Lori: I'm not surprised. There's been an increasing rift between academic and populist feminism in the U.S.

Anonymous said...

JennRose

Thanks JoGeek. You make so much sense. This also quickly dismisses the argument (and I am giving an extreme example) I am a white man and no one gave me a job. That sort of thing. You see things from all angles and that is so helpful.

Did I mention I love your writing style?

Anonymous said...

Thank you for restoring a bit of my faith in the non-asshattery of humanity; I lost a lot of it earlier this week. -- Vixen

Meowser said...

I read the Kyriarchy theory before and always liked it, but I really like what you've done with it here with your "food poisoning" example. I do think people forget that there are dozens of potential privileges and subprivileges, not just four or five, and that different situations weight them differently and that that complicates things quite a bit. And anyone who wants to revoke my feminist card over saying that needs to know that I had the damn thing before they were born.

Atchka! said...

This post is now officially a national treasure. I'm in favor of anyone that can explain such a complex social issue in such easy-to-digest terms. When I first read about "kyriarchy" the other day in the comments somehwere (was it you?) and was invited to "look it up," I did. Here's what I found:

"Kyriarchy is "a neologism coined by Elisabeth Schüssler Fiorenza and derived from the Greek words for 'lord' or 'master' (kyrios) and 'to rule or dominate' (archein) which seeks to redefine the analytic category of patriarchy in terms of multiplicative intersecting structures of domination....Kyriarchy is best theorized as a complex pyramidal system of intersecting multiplicative social structures of superordination and subordination, of ruling and oppression.'"

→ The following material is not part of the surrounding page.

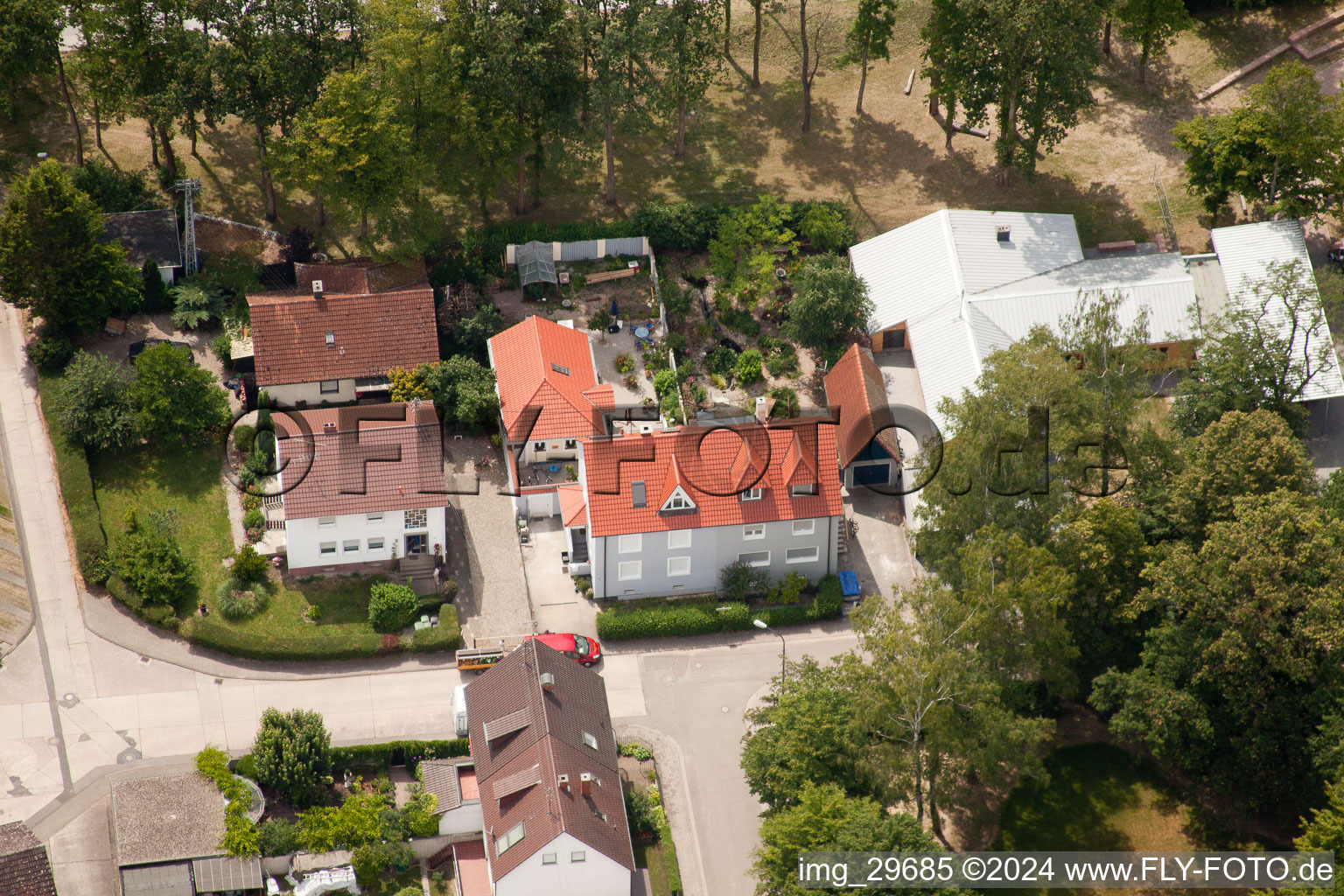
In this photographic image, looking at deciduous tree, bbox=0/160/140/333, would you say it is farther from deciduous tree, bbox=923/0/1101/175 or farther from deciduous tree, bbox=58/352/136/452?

After that, my brain 'sploded.

You've done a great service to the privilege conversation. Great job. :)

Peace,
Shannon

Bri said...

This is a great post, one which I am bookmarking for future reference. Thankyou!

Danny said...

Nice breakdown. This is an excellent way to show that having one particular characteristic is not the key to the kingdom that some say it is.

Anonymous said...

Thank you for this. I only had a vague idea of what kyriarchy was before this, and now it's a lot more concrete. Thank you so, so, so much.